Oggi gli extraterrestri del gioco adornano magliette e poster. Se aprite la vostra tastiera emoji e cercate “mostro”, oppure “alieno”, vedrete apparire la famigliare silhouette, mentre un iPhone vi suggerirà l’iconcina di questa creatura quando digiterete la parola “videogioco”. È una prova del legame indissolubile tra quei pochi pixel e l’intera industria dei videogiochi, anche per chi non ha mai giocato a Space Invaders.
L’esistenza del titolo si deve ai notevoli risultati ottenuti dal suo creatore, Tomohiro Nishikado. Il suo lavoro ha rivoluzionato ed elevato il settore, ha definito e reso popolari concetti chiave che sono ancora utilizzati a distanza di decenni e ha generato un fenomeno culturale e tecnologico. Tutto è iniziato a causa del videogioco arcade di Atari Breakout: “Ne sono rimasto molto affascinato”, ha raccontato Nishikado a Wired UK. Quando i dirigenti di Taito gli hanno chiesto di creare un’alternativa in grado di competere con il picchiaduro di Atari, Nishikado stava già pensando a come realizzarlo: “Decisi di progettare uno shooter, che era il mio forte. Ma fino a quel momento questi gjochi erano principalmente basati sul tempo: i giocatori sconfiggevano il maggior numero possibile di bersagli entro un determinato periodo. Decisi quindi di creare un gioco con un sistema di vite e un gameplay interattivo in cui più nemici attaccavano il giocatore”.
Il progetto iniziale prevedeva che si sparasse a dei carri armati, ma Nishikado ricorda che la loro forma e il loro movimento “non sembravano plausibili”. Il team di sviluppatori provò allora con aerei militari e navi da guerra, che però a loro volta non funzionarono, a causa dei limiti della tecnologia dell’epoca. “Poi ho provato con un soldato e sono rimasto soddisfatto del movimento. C’era però un problema: diffondere un gioco dove si sparava alle persone non era considerata una buona idea e quindi ho rinunciato”, racconta Nishikado.
#Alieni-calamari
La soluzione arrivò grazie a La guerra dei mondi.

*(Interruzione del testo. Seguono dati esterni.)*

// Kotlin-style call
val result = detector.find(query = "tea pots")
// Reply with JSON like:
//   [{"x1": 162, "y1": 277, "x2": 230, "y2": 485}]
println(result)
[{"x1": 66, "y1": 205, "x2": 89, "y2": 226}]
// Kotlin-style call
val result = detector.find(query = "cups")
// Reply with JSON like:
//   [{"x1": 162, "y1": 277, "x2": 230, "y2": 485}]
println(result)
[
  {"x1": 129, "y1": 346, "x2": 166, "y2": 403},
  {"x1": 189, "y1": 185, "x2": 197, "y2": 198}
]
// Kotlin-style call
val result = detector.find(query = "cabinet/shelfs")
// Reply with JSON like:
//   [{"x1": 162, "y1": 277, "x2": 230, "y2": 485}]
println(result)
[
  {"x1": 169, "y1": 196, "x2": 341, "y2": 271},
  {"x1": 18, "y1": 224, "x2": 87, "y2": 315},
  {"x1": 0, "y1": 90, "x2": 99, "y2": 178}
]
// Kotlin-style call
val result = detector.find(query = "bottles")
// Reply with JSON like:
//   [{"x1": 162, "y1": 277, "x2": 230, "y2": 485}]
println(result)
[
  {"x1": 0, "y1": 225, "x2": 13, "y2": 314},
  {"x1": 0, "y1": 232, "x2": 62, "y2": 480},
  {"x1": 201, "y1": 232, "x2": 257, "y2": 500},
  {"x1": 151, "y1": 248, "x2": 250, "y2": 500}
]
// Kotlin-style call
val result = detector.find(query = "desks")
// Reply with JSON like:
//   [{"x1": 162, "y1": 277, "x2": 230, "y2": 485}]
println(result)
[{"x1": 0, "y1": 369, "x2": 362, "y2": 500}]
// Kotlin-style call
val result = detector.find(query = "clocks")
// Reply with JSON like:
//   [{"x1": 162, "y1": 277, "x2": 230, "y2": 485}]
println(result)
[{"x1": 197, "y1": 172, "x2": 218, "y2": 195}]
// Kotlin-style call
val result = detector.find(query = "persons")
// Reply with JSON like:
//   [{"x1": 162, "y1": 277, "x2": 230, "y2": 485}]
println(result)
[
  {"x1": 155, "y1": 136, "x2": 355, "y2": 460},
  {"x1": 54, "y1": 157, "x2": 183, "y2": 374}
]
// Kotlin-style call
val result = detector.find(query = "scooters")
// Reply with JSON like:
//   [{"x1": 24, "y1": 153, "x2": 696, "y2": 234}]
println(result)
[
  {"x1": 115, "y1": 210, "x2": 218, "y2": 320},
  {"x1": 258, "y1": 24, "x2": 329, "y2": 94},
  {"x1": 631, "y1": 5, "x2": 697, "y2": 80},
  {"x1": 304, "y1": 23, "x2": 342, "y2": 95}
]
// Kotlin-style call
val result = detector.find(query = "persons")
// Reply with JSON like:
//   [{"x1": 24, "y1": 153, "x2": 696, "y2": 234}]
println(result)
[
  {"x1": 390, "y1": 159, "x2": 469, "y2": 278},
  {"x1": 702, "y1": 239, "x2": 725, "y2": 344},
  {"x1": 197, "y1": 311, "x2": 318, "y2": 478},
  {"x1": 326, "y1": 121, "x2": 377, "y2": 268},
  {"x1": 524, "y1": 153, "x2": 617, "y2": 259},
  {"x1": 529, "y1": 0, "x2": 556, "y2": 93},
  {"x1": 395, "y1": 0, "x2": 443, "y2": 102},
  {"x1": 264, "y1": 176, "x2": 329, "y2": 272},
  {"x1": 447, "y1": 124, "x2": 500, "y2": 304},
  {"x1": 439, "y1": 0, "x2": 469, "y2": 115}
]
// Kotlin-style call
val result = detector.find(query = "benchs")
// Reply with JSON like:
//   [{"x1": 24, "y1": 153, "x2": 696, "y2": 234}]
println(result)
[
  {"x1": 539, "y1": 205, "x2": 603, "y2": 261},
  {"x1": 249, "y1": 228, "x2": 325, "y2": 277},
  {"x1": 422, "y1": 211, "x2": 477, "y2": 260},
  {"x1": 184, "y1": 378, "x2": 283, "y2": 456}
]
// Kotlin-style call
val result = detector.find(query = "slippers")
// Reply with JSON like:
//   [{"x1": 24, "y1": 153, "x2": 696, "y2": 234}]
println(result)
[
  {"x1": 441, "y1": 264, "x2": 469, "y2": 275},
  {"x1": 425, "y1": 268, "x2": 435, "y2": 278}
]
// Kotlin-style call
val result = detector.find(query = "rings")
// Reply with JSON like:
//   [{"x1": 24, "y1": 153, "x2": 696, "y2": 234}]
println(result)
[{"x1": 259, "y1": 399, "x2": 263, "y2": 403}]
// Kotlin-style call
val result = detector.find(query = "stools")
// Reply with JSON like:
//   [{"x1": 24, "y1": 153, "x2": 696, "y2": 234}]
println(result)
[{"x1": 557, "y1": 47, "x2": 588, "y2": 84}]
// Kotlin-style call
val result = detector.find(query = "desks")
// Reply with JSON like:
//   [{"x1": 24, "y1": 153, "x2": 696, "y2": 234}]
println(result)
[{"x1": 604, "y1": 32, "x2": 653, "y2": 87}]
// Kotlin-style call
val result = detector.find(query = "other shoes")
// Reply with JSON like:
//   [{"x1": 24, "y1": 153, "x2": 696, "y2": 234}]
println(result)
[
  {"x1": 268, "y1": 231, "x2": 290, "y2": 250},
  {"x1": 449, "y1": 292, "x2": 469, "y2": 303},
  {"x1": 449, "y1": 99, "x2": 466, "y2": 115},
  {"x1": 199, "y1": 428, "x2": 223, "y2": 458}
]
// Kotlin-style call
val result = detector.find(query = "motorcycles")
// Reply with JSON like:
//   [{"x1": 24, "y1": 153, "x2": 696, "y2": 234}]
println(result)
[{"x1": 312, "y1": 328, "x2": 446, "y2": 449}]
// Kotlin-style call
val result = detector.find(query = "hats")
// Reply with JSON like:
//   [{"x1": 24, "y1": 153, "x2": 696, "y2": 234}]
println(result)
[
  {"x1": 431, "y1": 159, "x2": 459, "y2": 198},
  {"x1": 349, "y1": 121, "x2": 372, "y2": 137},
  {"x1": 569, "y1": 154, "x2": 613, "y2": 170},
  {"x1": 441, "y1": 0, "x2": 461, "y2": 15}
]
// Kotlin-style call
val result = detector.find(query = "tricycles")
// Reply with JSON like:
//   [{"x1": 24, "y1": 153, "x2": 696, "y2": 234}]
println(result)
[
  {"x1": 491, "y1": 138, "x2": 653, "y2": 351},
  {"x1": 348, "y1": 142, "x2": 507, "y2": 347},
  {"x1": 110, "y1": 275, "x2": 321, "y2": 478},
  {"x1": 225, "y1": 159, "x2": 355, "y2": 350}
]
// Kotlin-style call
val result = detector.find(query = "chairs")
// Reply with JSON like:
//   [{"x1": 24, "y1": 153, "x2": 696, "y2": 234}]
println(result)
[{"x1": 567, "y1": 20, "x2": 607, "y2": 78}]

Nishikado ricordava il film del 1953 e si ispirò alle varie rappresentazioni cinematografiche degli invasori, che spesso assomigliavano a forme di vita marina. “Ho basato un nuovo bersaglio su un polipo e, visto che era una creatura aliena, non c’erano problemi a sparargli”, dice. E dato che la forma non doveva essere necessariamente riconoscibile, ogni problema di realismo veniva meno. Da lì in avanti, Nishikado si cimentò nella creazione di altri nemici ispirati a creature marine come granchi e calamari.
Mentre tutto questo accadeva, lo sviluppatore stava rivoluzionando il modo in cui i videogiochi venivano creati in Giappone: “A differenza dei giochi convenzionali dell’epoca, Space Invaders era un gioco controllato da software che utilizzava un microcomputer”, racconta. Titoli di questo tipo esistevano già negli Stati Uniti, in Giappone però erano poco conosciuti e non esisteva l’hardware per svilupparli. Così Nishikado decise di costruirsi il suo. “Ho studiato i giochi americani per imparare a creare giochi con i microcomputer. Mi ci è voluto circa mezzo anno per imparare – ricorda Nishikado –. E siccome non avevo attrezzature soddisfacenti per lo sviluppo di giochi, mi sono costruito le mie facendo riferimento alle schede di gioco americane. Parallelamente, lavoravo alla pianificazione del gioco, ai personaggi e alla programmazione, quasi tutto da solo. A poco a poco, ho migliorato le funzioni del mio hardware e quando Space Invaders è stato completato, ero soddisfatto”.